▶ **Tugas**
Salin tanpa perubahan bagian kutipan tentang PSBB dari "Dengan skema PSBB" sampai dengan "daerah yang rawan.".

▶ **Kutipan teks**
# # # # #

Itu sebabnya Presiden Jokowi lebih memilih PSBB ketimbang lockdown.
Dengan skema PSBB ini, aktivitas perekonomian tetap berjalan, namun tetap ada sejumlah pembatasan demi mencegah penyebaran covid-19.
Misalnya penerapan bekerja, belajar dan beribadah dari rumah di daerah yang rawan.
Masyarakat yang terpaksa keluar rumah juga diingatkan untuk displin menjaga jarak satu sama lain.
Selain itu masyarakat juga diingatkan untuk selalu menjaga kebersihan.
"Jadi kalau kita semua disiplin melakukan itu, jaga jarak aman, cuci tangan tiap habis kegiatan, jangan pegang hidung mulut atau mata, kurangi itu, kunci tangan kita, sehingga penularannya betul-betul bisa dicegah," ucap Jokowi.
Catatan Kompas.com, ini adalah pertama kalinya Presiden Jokowi buka-bukaan soal alasan dirinya enggan menerapkan lockdown atau karantina wilayah.
Sebelumnya, dalam sejumlah kesempatan Jokowi juga sempat menegaskan bahwa pemerintah tak akan mengambil jalan lockdown.

# # # # #

▶ **Data**
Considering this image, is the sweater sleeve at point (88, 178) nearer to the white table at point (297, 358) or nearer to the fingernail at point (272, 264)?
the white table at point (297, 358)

# # # # #

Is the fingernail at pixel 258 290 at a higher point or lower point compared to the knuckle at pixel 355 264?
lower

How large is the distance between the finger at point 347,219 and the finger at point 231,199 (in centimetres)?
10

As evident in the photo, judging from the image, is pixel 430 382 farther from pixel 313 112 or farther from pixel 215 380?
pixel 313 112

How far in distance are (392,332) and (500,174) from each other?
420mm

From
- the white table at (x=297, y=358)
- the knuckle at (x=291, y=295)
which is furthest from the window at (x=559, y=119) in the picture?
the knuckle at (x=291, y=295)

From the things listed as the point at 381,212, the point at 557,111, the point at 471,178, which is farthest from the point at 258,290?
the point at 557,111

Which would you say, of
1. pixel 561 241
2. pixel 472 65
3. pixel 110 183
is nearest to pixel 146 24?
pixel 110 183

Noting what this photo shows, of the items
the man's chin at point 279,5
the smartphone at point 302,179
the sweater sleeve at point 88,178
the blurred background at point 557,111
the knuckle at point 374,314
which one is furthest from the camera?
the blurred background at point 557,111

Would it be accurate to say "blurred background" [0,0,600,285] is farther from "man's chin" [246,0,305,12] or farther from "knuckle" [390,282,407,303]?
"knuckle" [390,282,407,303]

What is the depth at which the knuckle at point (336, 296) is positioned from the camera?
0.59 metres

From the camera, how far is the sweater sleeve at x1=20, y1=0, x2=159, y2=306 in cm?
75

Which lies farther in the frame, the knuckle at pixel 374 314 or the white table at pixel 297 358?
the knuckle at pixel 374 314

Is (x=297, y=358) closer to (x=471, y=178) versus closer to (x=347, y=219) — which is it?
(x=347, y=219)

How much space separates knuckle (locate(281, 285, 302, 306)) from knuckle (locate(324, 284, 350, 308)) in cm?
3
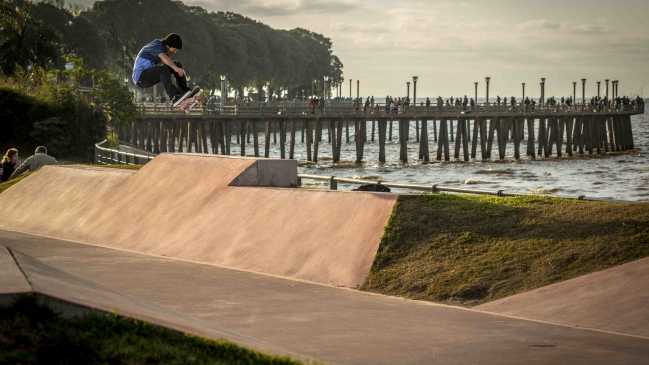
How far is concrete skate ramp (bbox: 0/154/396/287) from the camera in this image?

# # # # #

▶ **Jawaban**
Dengan skema PSBB ini, aktivitas perekonomian tetap berjalan, namun tetap ada sejumlah pembatasan demi mencegah penyebaran covid-19.
Misalnya penerapan bekerja, belajar dan beribadah dari rumah di daerah yang rawan.